I hope you don't find my comments to be callous, unsympathetic, unhelpful, rude...I don't know you, and I can only try to make magic out of my own life's experience and what you have shared by mixing them up in a pillow case and hoping something useful falls out when I dump the case.
It seems you and your daughter are both 'changing horses in mid-stream'. It's very rarely a good idea, and virtually never a great one. You both are in upheaval, or at least she clearly is and is seeking some kind of respite, refuge, safe space....whatever you want to use as a descriptor for comfort and security. And it seems it is not going to be where you are about to close on a property....if I understand correctly.
Your daughter is mission-oriented to find a man. She needs a man, has gotten used to one for whatever reason (beyond me, and I'm a grandpa of four boys and a girl), but what do I know? My dad went looking for a wife when my mum died of cancer. They had been snowbirds traveling to FL each winter from Canada, and his new squeeze, with whom he has shared a life since 2003, was just down the street. My mum and he knew them well, and he fancied her. He emailed when he learned the was widowed about the same week that my mum passed, asked if she wanted to come out to British Columbia, and the rest is history. So, it's not like that chapter has never appeared in the Book of Life.

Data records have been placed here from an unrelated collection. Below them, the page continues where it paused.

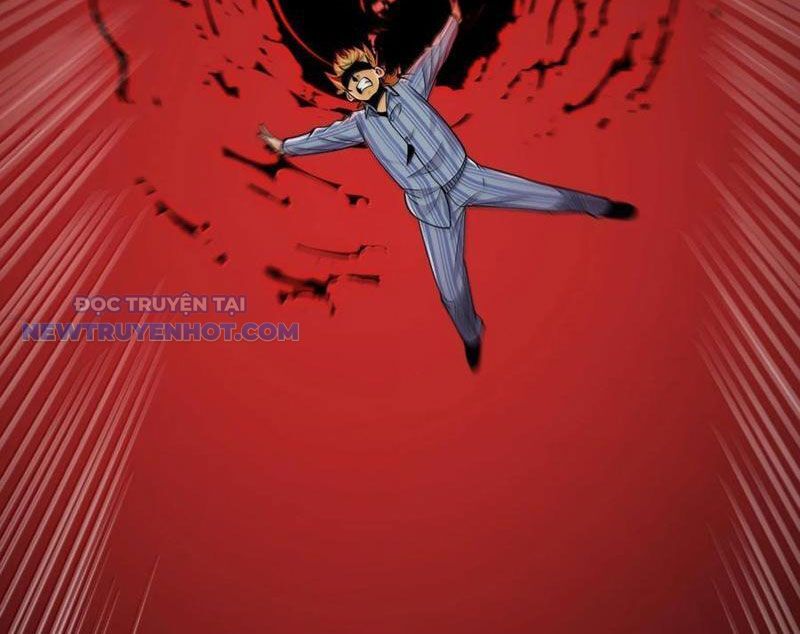 Đối Mặt Với Bệnh Tâm Thần, Ma Quỷ Chẳng Là Cái Thá Gì Chapter 94 - Trang 2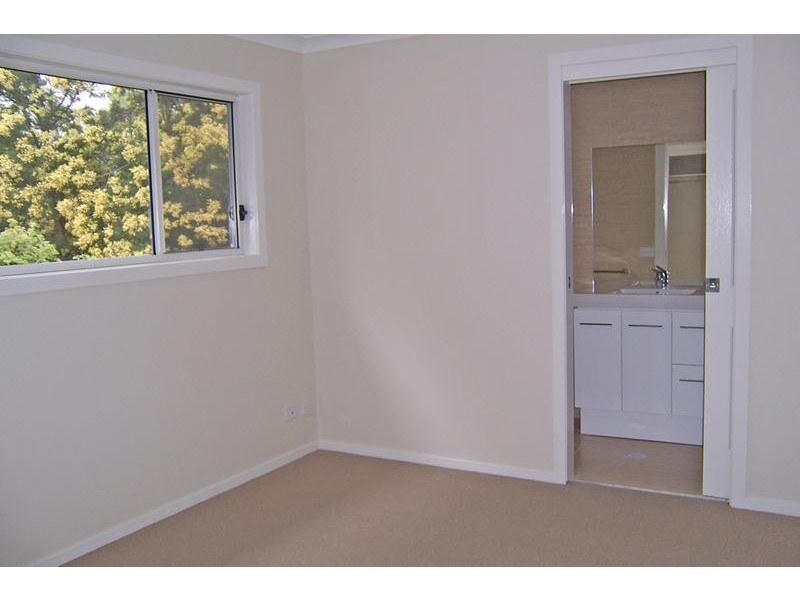 580A Beach Road, Denhams Beach NSW 2536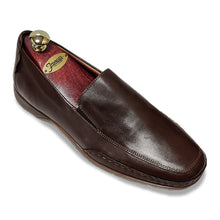 Mephisto Edlef | Brown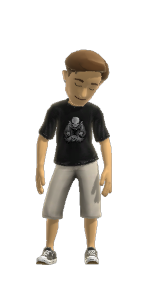 LE4D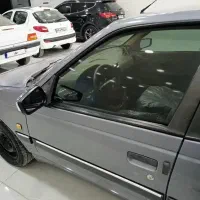 پژو ۴۰۵ مدل ۹۴|خودرو سواری و وانت|لردگان, |دیوار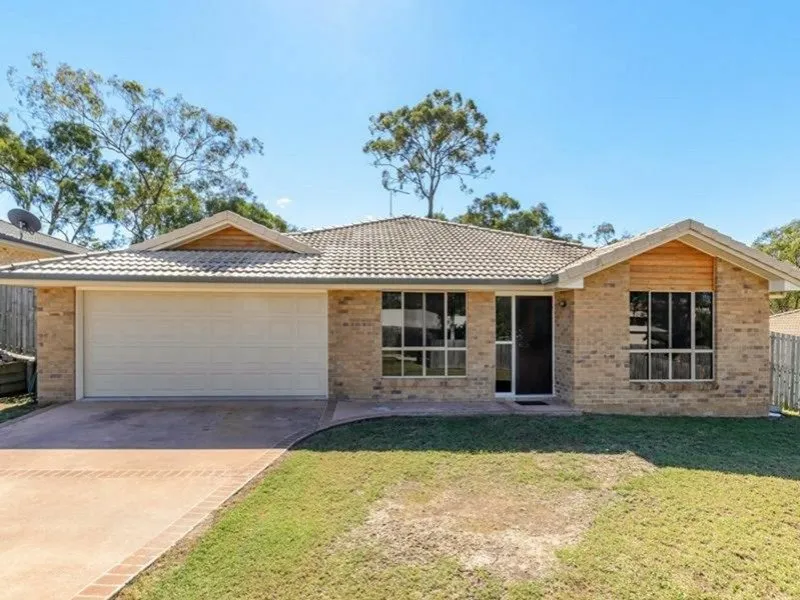 Easy Care Living ready for Busy Lifestyles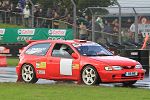 rd11_feature_img_2555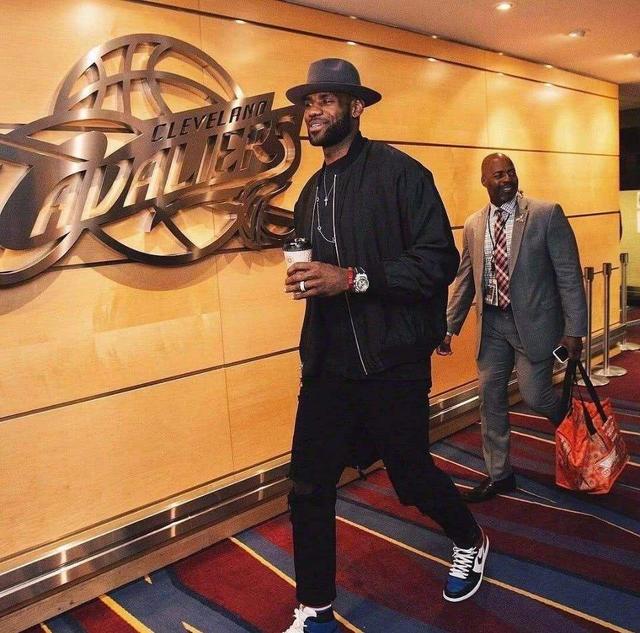 永远在版本 永远在版本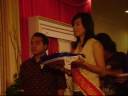 Appreciation of Anggon 2.wmv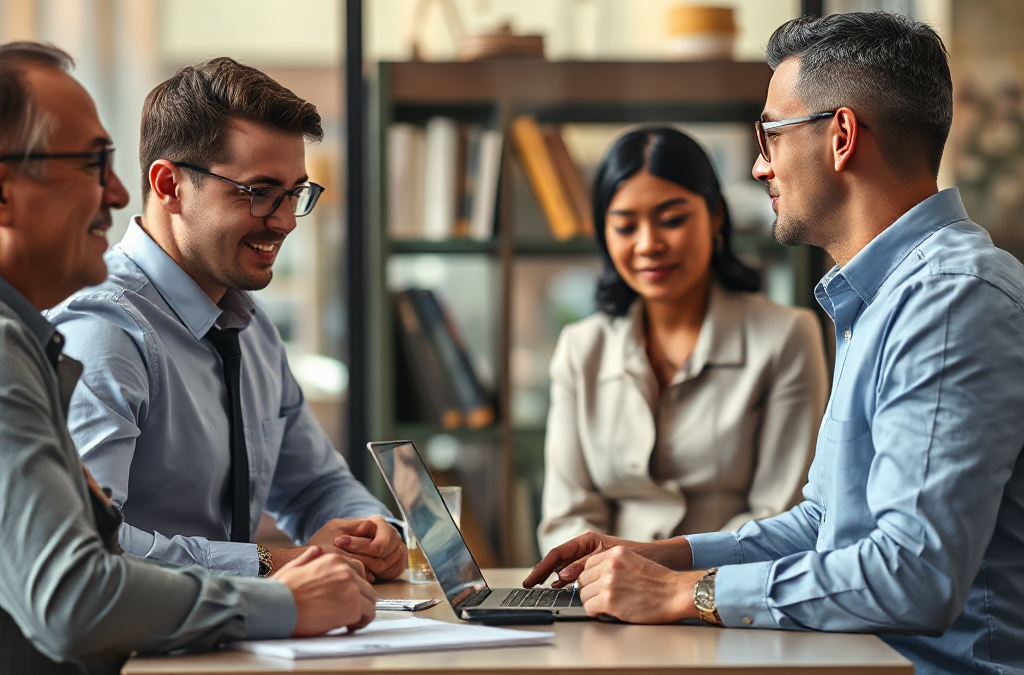 the impact of reviews on local search visibility: specific factors that influence ranking and reputation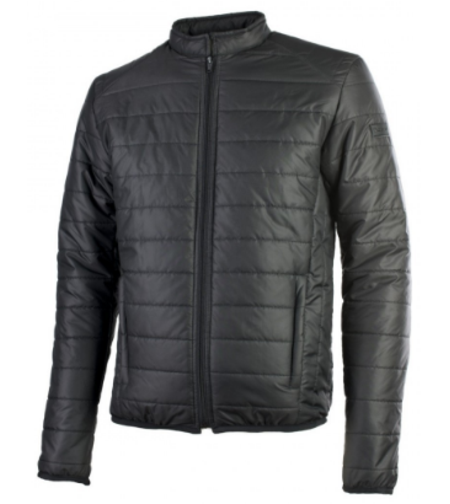 Термо подплата тип яке SECA WARM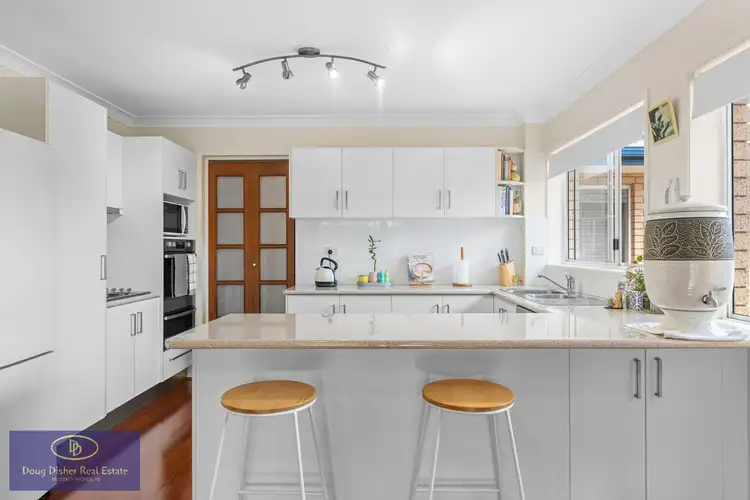 7/94 Indooroopilly Road, Taringa QLD 4068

You have every right to be disappointed, even to say so to her. Should you? I'm gonna say no. She's young still and needs to claw back some security and love. You'll just make her feel bad doing it. I think you understand that, from your expressions above. Meanwhile, houses are only increasing in value, so if you decide in six months that it's not for you, and she says she misses you.....
@gloaming
Thank you for your frankness. I think you are right to say that she is on a mission. I have had many talks about taking the time to grieve her marriage before searching for another companion, however, the need to be wanted is too strong or her. Therapy would be helpful here, though she hasn't made the appointment. Her dad all of the men in her life have not been of any solid support or good role models for her. She's a good person, smart and driven when she wants to be, but very misguided and a bit naive. I didn't mention how deeply disappointed I feel, only to say that I wonder if she's making a good decision for herself. As you say she is seeking comfort/security, something she has never had. In my opinion she needs to find that within herself. Your story about your Dad is so telling of people who must be connected to others for survival. We all yearn to be connected to others, however your Dad jumped at that chance for whatever reason. Maybe he felt his time was running out.
Thanks for your insight, hope you're having fun with those grandbabies!